Star Axis (1971 - still in progress) is an architectonic earthwork constructed with the geometry of the stars. A naked eye observatory that offers an intimate experience of how the Earth’s environment extends into the space of the stars.
The approach to building Star Axis involves gathering a variety of star alignments occurring in different time scales and allowing them to form the architecture.
Ross conceived of Star Axis in 1971 and began building in 1976 after a 4-year search through the southwest to find the perfect site—a mesa where one stands at the boundary between earth and sky.
Made with granite, sandstone, bronze, stainless steel, and earth, Star Axis is eleven stories high and about a tenth of a mile across.
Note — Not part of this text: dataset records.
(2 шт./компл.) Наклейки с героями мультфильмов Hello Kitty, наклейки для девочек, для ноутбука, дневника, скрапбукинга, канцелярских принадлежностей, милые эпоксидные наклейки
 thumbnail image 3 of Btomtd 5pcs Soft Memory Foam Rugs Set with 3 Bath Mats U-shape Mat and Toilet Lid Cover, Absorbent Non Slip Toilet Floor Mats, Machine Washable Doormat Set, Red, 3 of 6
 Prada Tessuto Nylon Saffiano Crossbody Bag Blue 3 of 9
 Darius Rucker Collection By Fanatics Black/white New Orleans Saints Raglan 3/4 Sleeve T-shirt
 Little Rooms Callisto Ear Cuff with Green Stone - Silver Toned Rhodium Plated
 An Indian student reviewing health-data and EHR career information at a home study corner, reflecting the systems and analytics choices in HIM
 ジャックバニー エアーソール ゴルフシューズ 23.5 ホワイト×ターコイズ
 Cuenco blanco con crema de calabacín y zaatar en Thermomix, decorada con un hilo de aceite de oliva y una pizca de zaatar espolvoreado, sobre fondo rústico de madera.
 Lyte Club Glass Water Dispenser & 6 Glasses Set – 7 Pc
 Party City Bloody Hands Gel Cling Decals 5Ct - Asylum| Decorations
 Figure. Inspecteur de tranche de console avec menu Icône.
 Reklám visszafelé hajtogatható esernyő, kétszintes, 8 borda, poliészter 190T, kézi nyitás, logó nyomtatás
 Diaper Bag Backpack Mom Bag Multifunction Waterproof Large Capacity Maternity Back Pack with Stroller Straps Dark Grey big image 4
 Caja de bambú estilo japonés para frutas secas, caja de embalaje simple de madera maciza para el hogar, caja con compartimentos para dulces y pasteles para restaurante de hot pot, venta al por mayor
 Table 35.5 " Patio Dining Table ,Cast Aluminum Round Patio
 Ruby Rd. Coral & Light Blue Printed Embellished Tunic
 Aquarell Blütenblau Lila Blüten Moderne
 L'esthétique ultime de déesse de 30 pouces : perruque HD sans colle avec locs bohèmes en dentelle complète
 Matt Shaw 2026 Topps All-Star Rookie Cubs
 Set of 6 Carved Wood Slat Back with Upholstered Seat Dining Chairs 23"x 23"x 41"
The five elements of Star Axis:
The Solar Pyramid marks the daily and seasonal movements of the sun across the Shadow Field. From inside the Hour Chamber you can view one hour of the earth’s rotation, and from the Equatorial Chamber you can observe the stars that travel directly above the earth’s equator.
The Star Tunnel is the central element of Star Axis. It frames our north star, Polaris. The Star Tunnel is precisely aligned with the earth’s axis. Within the Star Tunnel a stairway rises 10 stories toward a circular opening at the top that frames all of the orbits of Polaris throughout the ages. As you climb the stairway toward the circular opening you see larger and larger views of the sky. The view from each stair frames an orbit of Polaris for a particular time in the 26,ooo year cycle called precession.
The smallest orbit of Polaris, viewed from the bottom stair, is about the size of a dime held at arms length. The largest orbit of Polaris, viewed from the top stair, encompasses your entire field of vision.